• Problem to work on
When you reach the line containing "object boxes (frame 2", repeat it and every line after it exactly, stopping only at the end of the listing.

• Data extract
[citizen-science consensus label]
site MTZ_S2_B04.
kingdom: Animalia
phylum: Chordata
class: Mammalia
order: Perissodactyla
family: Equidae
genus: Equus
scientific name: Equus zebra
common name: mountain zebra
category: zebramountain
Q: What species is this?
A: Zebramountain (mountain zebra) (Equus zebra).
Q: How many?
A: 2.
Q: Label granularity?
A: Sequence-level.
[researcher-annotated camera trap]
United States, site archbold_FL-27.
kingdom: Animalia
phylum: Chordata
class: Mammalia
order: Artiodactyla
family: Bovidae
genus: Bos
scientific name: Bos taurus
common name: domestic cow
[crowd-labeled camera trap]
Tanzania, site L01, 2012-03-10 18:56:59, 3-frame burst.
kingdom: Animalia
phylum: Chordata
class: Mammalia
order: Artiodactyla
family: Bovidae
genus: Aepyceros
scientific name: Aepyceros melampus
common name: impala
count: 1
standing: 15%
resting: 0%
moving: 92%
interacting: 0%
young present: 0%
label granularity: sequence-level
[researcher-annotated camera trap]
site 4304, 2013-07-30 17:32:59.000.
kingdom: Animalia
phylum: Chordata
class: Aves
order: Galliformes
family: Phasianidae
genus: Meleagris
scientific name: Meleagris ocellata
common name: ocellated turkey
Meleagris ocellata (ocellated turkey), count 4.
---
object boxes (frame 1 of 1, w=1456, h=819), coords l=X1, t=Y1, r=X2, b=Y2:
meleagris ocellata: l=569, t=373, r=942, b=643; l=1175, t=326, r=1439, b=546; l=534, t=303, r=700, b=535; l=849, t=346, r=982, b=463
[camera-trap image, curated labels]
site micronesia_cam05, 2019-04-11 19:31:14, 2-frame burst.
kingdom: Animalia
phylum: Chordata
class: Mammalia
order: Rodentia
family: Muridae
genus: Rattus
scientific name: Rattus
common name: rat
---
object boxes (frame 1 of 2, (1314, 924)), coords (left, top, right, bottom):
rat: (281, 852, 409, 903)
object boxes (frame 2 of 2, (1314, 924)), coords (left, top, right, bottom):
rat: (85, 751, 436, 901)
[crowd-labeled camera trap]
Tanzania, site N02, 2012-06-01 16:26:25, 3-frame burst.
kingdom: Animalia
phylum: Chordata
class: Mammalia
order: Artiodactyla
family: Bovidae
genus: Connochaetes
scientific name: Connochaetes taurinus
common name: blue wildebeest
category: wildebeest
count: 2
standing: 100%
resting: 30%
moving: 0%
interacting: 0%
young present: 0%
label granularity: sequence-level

• Result of this task
object boxes (frame 2 of 2, (1314, 924)), coords (left, top, right, bottom):
rat: (85, 751, 436, 901)
[crowd-labeled camera trap]
Tanzania, site N02, 2012-06-01 16:26:25, 3-frame burst.
kingdom: Animalia
phylum: Chordata
class: Mammalia
order: Artiodactyla
family: Bovidae
genus: Connochaetes
scientific name: Connochaetes taurinus
common name: blue wildebeest
category: wildebeest
count: 2
standing: 100%
resting: 30%
moving: 0%
interacting: 0%
young present: 0%
label granularity: sequence-level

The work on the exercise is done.